The Journey of Generations

mapsFrom the desk of Teresa Jordan, Executive Director – I am grateful for a crisp day during which the sun shines, I have the swooping display of a bat in my yard, apple spice tea is brewing and the birds are flocking together to face their huge treks across the expanses to the south.

I found out this week that for my whole life I have been blissfully naïve about the monarch butterfly migration … until now.  I did know that theirs was a massive trek, and that monarchs group in trees in Mexico. But now I know that the monarchs do not migrate together; they make the journey alone and find the group at their destination.  Then even more shocking, I learned that these butterflies never make it back to my yard.  They will set off and then females lay eggs that hatch and those new butterflies emerge from cocoons and keep on heading north.  The butterflies in my yard in the summer are two or three generations apart from the ones that left last fall.

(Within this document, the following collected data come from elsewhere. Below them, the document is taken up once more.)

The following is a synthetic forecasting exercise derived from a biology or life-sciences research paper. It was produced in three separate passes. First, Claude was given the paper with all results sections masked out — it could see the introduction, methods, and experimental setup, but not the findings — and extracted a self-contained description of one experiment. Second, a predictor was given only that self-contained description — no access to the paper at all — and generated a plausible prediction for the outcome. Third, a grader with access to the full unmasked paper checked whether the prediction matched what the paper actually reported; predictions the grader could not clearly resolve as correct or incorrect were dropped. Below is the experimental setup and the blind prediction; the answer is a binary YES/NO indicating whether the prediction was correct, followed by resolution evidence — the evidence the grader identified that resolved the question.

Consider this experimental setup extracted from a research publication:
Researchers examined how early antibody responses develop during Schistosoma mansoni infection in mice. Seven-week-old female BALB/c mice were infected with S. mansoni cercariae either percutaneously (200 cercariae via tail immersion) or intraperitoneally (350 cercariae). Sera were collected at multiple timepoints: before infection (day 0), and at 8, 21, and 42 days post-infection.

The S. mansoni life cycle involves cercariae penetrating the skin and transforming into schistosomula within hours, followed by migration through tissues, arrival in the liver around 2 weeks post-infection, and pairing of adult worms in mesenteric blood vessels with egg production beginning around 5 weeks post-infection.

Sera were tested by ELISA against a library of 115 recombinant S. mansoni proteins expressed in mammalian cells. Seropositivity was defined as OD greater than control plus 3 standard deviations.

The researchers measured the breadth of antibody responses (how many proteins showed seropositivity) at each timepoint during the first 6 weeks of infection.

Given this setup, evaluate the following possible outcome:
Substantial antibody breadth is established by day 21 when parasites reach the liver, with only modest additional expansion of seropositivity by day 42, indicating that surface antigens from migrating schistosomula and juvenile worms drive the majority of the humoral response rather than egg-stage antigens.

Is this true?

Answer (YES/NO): NO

This new knowledge makes me think about all of the journeys we begin and count on others to take up and finish. While we don’t really think about it many of the decisions that we make will affect coming generations, and it is up to us to make sure that they know the way and can find what they need for their own summers. Maybe like monarchs more than birds we are wandering on our own, but the tree in Mexico is not far away; there we can find others ready to help, to plan, to dream and pass on the knowledge of how to get home.